Bradley Cook drives a truck for Frank’s Transport, a one-truck operation out of North Miami Beach, FL. HaulProduce.com recently caught up with him at a Flying J Truck Stop, after delivering a load of juice. He was hoping to get a load of freight out of Tulsa, OK for the West Coast to pick up a load of produce.
The 35-year-old has been trucking either long haul or locally since 1998, and this is about as tough as he has seen it.
“I’m working this truck like a dog trying to make ends meets,” he says, pointing to the conventional Peterbilt he is driving. The owner operator he is driving for once had three trucks, but now it is down this single tractor.
It is not easy when outbound dry freight is paying only $1.35 to $1.40 per mile, while eastbound produce loads are grossing about $2.25 per mile, “if you are lucky. The people paying for the East bound (produce) want to pay you the Westbound rates,” he says, “although they pay the better rates because they have little choice.”
It also does not help that other produce shipping areas often do not pay that well. He cites per mile rates of out of Florida being $1.25, while Texas loads are averaging about $1.50 per mile. The high cost of number 2 diesel fuel only makes it worse.
“The price of fuel is so high the produce people and everyone else are relying on the freight charges of 20 years to help make up for it (cost of deliveries),” Bradley says.
Adding to the challenges of hauling produce are the delays in loading and unloading the often occur.
“With produce, I often face delays anywhere from one to eight hours. The product may still be in fields, even though I’m at the facility on time to load,” Bradley states. “I am picking up in California and supposed to deliver in Massachusetts. If I am late for delivery (because of loading delays), that Massachusetts receiver will not pay full price for that load upon arrival.”
Another primary “beef” with Bradley is dealing with four wheelers, and particularly those driving cars who cut off big rigs.
If a wheeler cuts me off then hits the brakes, I’m going to hit my brakes, but I can’t stop on a dime.
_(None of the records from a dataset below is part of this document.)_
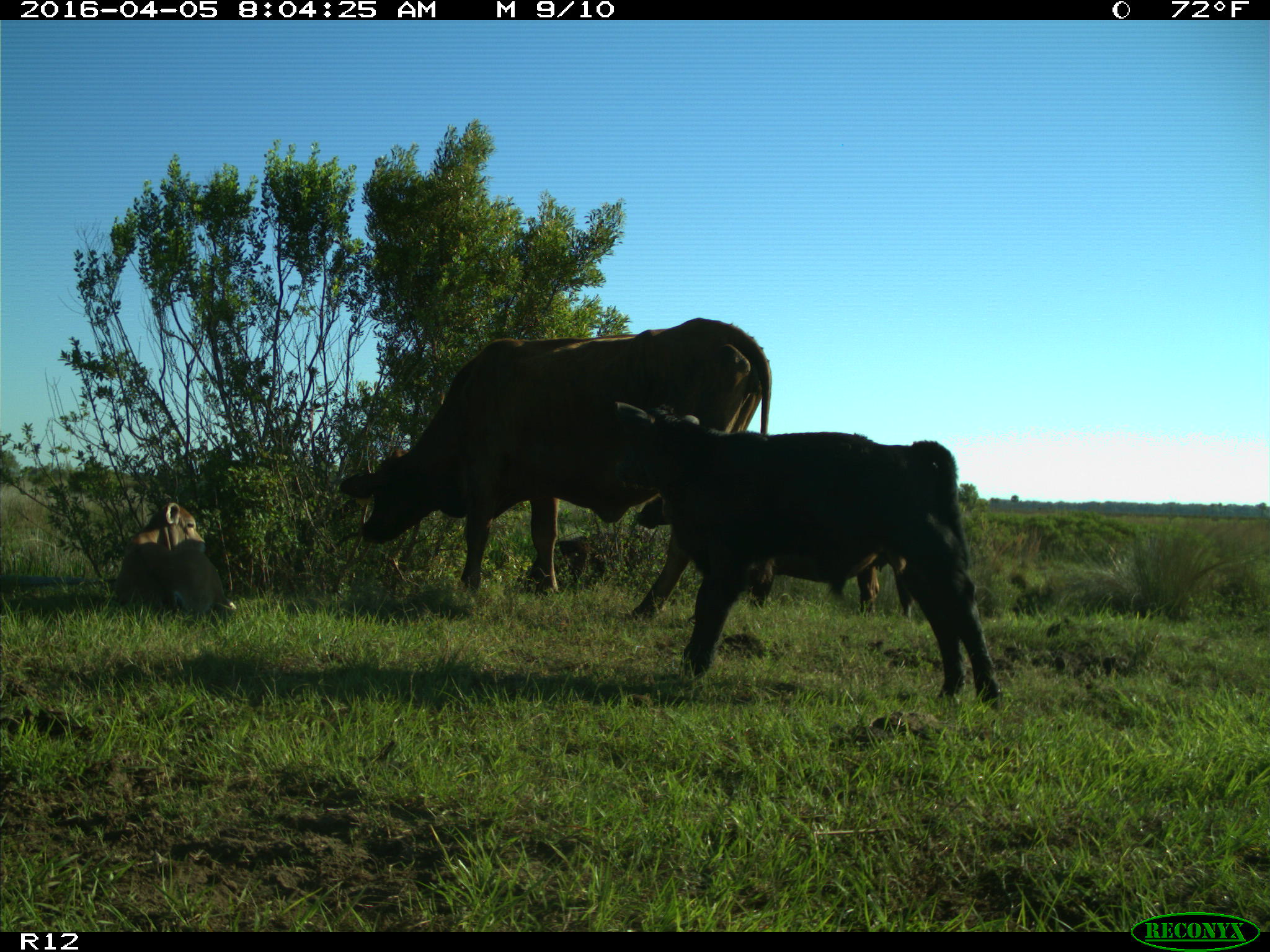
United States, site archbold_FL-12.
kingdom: Animalia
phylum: Chordata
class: Mammalia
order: Artiodactyla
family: Bovidae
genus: Bos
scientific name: Bos taurus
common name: domestic cow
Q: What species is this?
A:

I’ll end up going five truck lengths through that guy’s vehicle,” Bradely states.
In some Western states he notes speed limits on some highways are 80 mph. “You can cut me off, and I’m going to end up killing you (with my truck, which can’t stop),” he says.
Bradley believes as part of obtaining a driver’s license four wheelers should have to ride in big rig for three weeks to get a better understanding of what it is like to operate an 18 wheeler and “experience the centrifical forces of nature.”
Similar problems exist with four wheelers who tail gate big rigs and when the trucker hits the brakes, if the other driver is not paying close enough attention he can end up “going through your DOT approved trailer bumper — and die.”